May 24 11:11:12 firefly kernel: [ 200.027280] gpio_stub_drv gpiochip0: REMOVING GPIOCHIP WITH GPIOS STILL REQUESTED

and 4 triggers a crash - if the requested line holds an irq.)

I would point out:
/**
* gpiochip_remove() - unregister a gpio_chip
* @gc: the chip to unregister
*
* A gpio_chip with any GPIOs still requested may not be removed.
*/
void gpiochip_remove(struct gpio_chip *gc)

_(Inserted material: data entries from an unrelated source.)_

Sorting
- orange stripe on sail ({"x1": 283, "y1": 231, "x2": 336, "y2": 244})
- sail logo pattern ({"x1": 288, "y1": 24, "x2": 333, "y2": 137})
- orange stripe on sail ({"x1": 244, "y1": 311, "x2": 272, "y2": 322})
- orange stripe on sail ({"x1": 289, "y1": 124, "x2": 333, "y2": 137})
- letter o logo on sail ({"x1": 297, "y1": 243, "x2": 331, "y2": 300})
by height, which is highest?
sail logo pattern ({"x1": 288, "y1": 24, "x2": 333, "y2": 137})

which is where that dev_crit() is, so destroying the gpio-sim has already
invalidated that contract.

Anyway, it seems my problem is the forced removal of the gpiochip invalidates
the irq that the line request is holding.
Not sure how best to deal with that.

Moving the edge_detector_stop() inside the "if (gdev->chip)" check of
your patch does prevent crash.
But in that case edge_detector_stop() does other cleanup that is no longer
getting done.
Perhaps if the chip is gone then zero line->irq prior to calling
edge_detector_stop()?
Again, this is starting to feel like a hack for gpiolib not being good
at telling the client that it has to pull the rug.
Though according the the gpiochip_remove() docs, it WONT pull the rug,
so you get that.

Cheers,
Kent.